Exercise 1: Copy the passage of the illiberalism round-up between "Who would want" and "holds the seat.", inclusive, with no changes.

A round-up of the latest and best writing and musings on the rise of illiberalism in the public discourse:
James Freeman: Is ‘Progressive’ Now a Bad Word in U.S. Politics?
You do not have to be too old to recall the rhetorical shift among left-wing politicians from use of “liberal” to “progressive,” but James Freeman of the Wall Street Journal writes that the bloom seems to be off the “progressive” rose already. In his Best of the Web column, Freeman runs down a list of Democratic politicians who were reluctant to be labeled as such and thus (hopefully) avoid association with the more extreme views some voters attribute to those known as progressives.
This column has long been skeptical of the wokesters of the progressive left, who seem to specialize in societal regression. To this day no one can name a great civilization they’ve created, while almost everyone can think of people they’ve cancelled. Now Democratic candidates seem increasingly wary of being identified as progressives—and for good reason.
[ . . . ]
Grant Stringer of The Oregonian newspaper reported on Friday: “McLeod-Skinner refused to call herself a progressive despite touting the support of progressive officeholders and groups, including the Congressional Progressive Caucus that includes Vermont Sen. Bernie Sanders.”
Who would want to embrace the label after the destruction wrought by progressive policies in Oregon’s largest city and the national inflation stoked by Washington’s enactment of much of the Sanders spending agenda? Still, it makes one wonder why Ms. McLeod-Skinner thought it wise to oust the relatively moderate Democrat who holds the seat.
[ . . . ]
Ms. McLeod-Skinner’s effort to downplay leftist associations may remind readers of another 2022 Democrat who came up a little short of victory after being enthusiastically backed by Sen. Sanders. Just like Ms. McLeod-Skinner, Wisconsin’s candidate for a U.S. Senate seat had to spend much of this year’s general election campaign trying to distance himself from his progressive supporters. . .
Read it all here.
Scott Shackford: Presidents Bush and Obama Mistakenly Think We Need Their Warnings About Disinformation
While their intentions may be noble, Scott Shackford of Reason says the credibility of former presidents George W. Bush and Barack Obama on the issue of disinformation is in tatters. Even without the history of the War on Terror for Bush and the Affordable Care Act for Obama, Shackford argues that the federal government is the last place U.S. citizens should be looking for help sorting out fact from fiction.
This week, former Presidents George W. Bush and Barack Obama will be at conferences lecturing about democracy and apparently warning against the spread of disinformation.

Provided records:
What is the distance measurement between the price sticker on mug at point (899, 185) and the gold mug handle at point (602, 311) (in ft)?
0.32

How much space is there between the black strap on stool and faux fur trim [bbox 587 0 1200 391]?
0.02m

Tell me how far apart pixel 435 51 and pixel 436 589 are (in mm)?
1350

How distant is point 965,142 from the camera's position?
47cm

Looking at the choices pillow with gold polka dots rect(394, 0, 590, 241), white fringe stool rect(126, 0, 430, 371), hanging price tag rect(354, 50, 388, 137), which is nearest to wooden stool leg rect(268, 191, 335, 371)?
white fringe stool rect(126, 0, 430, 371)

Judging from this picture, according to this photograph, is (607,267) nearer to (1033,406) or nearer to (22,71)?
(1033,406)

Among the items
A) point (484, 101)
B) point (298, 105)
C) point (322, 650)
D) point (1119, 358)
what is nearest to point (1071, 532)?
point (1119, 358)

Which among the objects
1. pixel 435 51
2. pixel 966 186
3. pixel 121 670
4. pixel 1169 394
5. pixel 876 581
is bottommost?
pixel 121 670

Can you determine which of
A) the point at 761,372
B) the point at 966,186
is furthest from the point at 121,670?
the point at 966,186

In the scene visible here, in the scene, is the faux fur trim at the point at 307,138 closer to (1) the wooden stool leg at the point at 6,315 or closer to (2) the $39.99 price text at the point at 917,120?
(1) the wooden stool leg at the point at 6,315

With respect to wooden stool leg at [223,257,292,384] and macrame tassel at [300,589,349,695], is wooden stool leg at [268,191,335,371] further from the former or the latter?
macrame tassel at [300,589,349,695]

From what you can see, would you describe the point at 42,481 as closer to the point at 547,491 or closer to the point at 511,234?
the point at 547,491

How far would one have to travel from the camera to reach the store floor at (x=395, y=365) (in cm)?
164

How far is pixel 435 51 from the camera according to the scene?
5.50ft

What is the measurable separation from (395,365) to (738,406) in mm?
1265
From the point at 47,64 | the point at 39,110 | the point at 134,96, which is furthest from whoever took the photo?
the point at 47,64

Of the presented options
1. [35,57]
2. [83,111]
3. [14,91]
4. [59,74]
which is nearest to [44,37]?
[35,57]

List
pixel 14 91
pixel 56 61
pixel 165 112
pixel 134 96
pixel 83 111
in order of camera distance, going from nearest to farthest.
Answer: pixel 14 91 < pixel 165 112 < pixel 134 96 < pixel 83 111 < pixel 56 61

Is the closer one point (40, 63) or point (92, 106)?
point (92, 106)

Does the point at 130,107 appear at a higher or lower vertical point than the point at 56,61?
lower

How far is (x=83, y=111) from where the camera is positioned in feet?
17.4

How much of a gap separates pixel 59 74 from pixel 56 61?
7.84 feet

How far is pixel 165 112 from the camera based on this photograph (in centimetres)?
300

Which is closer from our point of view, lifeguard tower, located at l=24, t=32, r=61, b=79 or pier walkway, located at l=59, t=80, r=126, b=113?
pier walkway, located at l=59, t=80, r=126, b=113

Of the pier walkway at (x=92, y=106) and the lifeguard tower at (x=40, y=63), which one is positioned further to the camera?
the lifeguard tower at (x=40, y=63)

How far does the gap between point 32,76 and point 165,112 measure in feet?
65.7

Exercise 2: Turn the lines of the records between the line holding "Of the pier" and the end of the records, inclusive, into a JSON list of strings, one string per line. Leave out blank lines.

Result 1:
Who would want to embrace the label after the destruction wrought by progressive policies in Oregon’s largest city and the national inflation stoked by Washington’s enactment of much of the Sanders spending agenda? Still, it makes one wonder why Ms. McLeod-Skinner thought it wise to oust the relatively moderate Democrat who holds the seat.

Result 2:
[
  "Of the pier walkway at (x=92, y=106) and the lifeguard tower at (x=40, y=63), which one is positioned further to the camera?",
  "the lifeguard tower at (x=40, y=63)",
  "How far does the gap between point 32,76 and point 165,112 measure in feet?",
  "65.7"
]